━━━━━ The data ━━━━━

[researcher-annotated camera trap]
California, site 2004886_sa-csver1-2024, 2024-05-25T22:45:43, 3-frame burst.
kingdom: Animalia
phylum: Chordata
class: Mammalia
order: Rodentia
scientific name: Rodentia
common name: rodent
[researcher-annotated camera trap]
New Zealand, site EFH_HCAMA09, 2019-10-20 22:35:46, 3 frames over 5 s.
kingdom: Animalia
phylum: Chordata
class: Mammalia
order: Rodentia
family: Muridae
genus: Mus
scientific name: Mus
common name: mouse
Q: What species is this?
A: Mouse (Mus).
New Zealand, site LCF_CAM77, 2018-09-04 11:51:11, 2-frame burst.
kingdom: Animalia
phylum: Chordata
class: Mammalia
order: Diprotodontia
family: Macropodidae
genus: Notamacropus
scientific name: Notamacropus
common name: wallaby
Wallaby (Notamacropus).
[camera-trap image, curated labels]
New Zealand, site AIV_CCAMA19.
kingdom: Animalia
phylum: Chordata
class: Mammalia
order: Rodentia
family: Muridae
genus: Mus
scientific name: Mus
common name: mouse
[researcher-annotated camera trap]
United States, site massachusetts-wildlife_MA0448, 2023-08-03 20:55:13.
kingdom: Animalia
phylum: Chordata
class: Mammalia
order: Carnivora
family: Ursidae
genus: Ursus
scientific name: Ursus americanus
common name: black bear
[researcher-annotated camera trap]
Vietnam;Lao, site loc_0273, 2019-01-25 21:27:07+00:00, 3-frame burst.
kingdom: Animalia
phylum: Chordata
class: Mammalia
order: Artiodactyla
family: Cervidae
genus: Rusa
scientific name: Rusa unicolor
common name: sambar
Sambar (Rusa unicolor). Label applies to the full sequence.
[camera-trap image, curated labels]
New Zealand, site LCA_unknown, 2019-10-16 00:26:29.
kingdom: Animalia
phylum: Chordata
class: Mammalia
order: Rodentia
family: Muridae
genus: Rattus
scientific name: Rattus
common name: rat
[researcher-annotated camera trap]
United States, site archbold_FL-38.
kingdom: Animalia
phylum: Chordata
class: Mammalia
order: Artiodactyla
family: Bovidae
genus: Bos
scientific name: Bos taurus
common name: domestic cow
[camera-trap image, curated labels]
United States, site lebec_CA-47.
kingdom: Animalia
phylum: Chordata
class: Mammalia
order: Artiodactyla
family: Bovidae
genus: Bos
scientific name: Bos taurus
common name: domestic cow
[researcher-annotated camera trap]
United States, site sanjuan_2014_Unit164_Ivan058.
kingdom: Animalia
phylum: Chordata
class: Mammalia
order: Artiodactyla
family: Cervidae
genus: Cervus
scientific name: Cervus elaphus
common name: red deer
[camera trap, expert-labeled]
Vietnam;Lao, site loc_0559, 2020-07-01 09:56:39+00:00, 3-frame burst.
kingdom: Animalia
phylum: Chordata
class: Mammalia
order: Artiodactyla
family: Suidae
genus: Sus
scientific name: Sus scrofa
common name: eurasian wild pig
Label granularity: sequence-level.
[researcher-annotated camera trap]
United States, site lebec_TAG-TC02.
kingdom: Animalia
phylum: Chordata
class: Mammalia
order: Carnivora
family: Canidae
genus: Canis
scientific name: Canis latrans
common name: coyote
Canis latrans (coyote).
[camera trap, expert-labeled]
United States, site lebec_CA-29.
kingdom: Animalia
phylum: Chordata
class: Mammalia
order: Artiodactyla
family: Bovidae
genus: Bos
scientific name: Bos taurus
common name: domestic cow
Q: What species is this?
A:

━━━━━

- **What the task asks**: Emit only the final stretch of the records: the line containing "common name: eurasian wild pig" through the end, each line exactly as it stands.

- **Answer area**:
common name: eurasian wild pig
Label granularity: sequence-level.
[researcher-annotated camera trap]
United States, site lebec_TAG-TC02.
kingdom: Animalia
phylum: Chordata
class: Mammalia
order: Carnivora
family: Canidae
genus: Canis
scientific name: Canis latrans
common name: coyote
Canis latrans (coyote).
[camera trap, expert-labeled]
United States, site lebec_CA-29.
kingdom: Animalia
phylum: Chordata
class: Mammalia
order: Artiodactyla
family: Bovidae
genus: Bos
scientific name: Bos taurus
common name: domestic cow
Q: What species is this?
A:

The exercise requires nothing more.